グーグルのマインドフルネス本『サーチ・インサイド・ユアセルフ』以下、SIY。
前回の記事からの続きです。
EQを伸ばすために、自分の体に注意を向けましょう。
というのも、情動や感情はどれも体と結びついているからです。
僕たちは、心よりも体で情動を経験しているといえます。
そして、注意を体に向けることで、知覚できる情動の解像度が上がるのです。
情動を高解像度で知覚する
解像度が上がるというのは、知覚が時間的にも空間的にも高度に洗練されるということ。
自分の情動をうまく知覚できるほど、その情動を管理しやすくなります。
映画『マトリックス』のネオが、飛んでくる弾丸をスローモーションで見るように、情動の湧き起こる瞬間や変化する様子を眺められるのです。

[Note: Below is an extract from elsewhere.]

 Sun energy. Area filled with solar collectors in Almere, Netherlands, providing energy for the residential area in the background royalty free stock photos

高解像度で知覚する能力を育てるためには、マインドフルネスを体に向けましょう。
たとえば「怒り」は、胸が締めつけられる感覚や浅い呼吸などと結びついています。
なので、身体感覚に注意していれば、怒りが湧き起こるのを予期でき、相手とケンカになったりする前に適切な行動をとれるのです。
体の声を聞けば直感力が上がる
情動というのは強い生理的要素を伴うので、僕たちも生理的なレベルで対処する必要があるのです。

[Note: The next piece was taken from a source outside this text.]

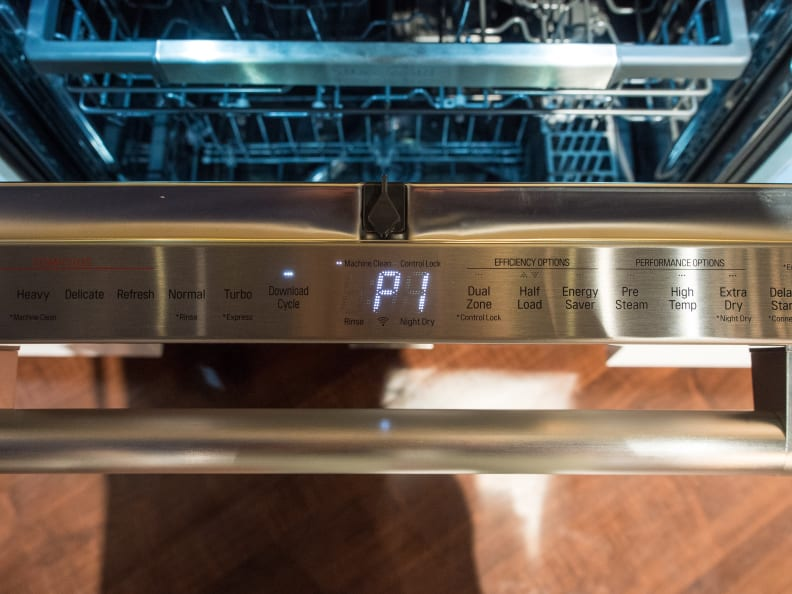 The UPDF9904ST dishwasher features a hidden control panel along the top of the door.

そして、自分の体を高解像度で知覚する能力が育つことで、直感力も高まります。
なので、身体感覚の観察を学ぶことはとても実りが多いのです。
マルコム・グラッドウェル氏も「なんとなく」という感覚が正しいことを、体の生理的な反応と結びつけて説明しています。
ダニエル・ゴールマン氏は、大脳基底核が、直感的な感覚として「これは正しい、これは間違っている」を伝えるのだ、と述べています。
だから直感というものは体や腹の底で感じるものの、なかなか言葉で表現できません。
あるがままでいる経験が一番貴重
マインドフルネスによって注意力は鍛えられ、明瞭で安定したものになります。
その注意力を情動に向けることで、情動経験を高解像度で知覚できます。
そしてEQを伸ばす土台ができて、僕たちは幸せになれるわけです。
著者のメン氏は毎晩、寝る前に娘さんと2分間、マインドフルな状態ですごすのを習慣にしているそうです。
ただあるがままでいることを楽しむ、ただ存在するというのは、あたりまえであると同時に一番貴重な経験となります。
この経験を、メン氏はマインドフルネスを大人に教える上での基礎としているのです。
理解だけなら簡単にできる
マインドフルネスを人に教える際にありがたいのは、それが呆れるほどにやさしいことです。
僕たちはマインドフルネスがどんなものかを知っていて、すでにときどき経験しています。
簡単に言ってしまうと、マインドフルネスとは「ただあるがままでいるときの心」です。
とはいえ、その心を深め、持続させるのは難しく、練習する必要があります。
マインドフルネスそのものを理解するのはやさしいですが、あるゆる状況でマインドフルに存在していたいのです。
やさしい手法と、もっとやさしい手法
メン氏はマインドフルネスを経験する方法をふたつ紹介しています。
それは「やさしい手法」と「もっとやさしい手法」と呼ばれているもの。
「やさしい手法」では、2分間、自分の呼吸に注意を向け続けます。
「もっとやさしい手法」は、何もせずに2分間、ただ座っているだけです。
2分間だけ、何かを「する」のではなく「あるがままでいる」モードになることが狙いです。
単純な練習で人生が変わる
これら単純なエクササイズがマインドフルネスの練習になり、頻繁にやることで、本来の心にある穏やかさと明瞭さが深まります。
多くの人にとって、人生が変わるような練習になります。
何より素晴らしいのは、そのやり方を子供でもエンジニアでも知っていることなのです。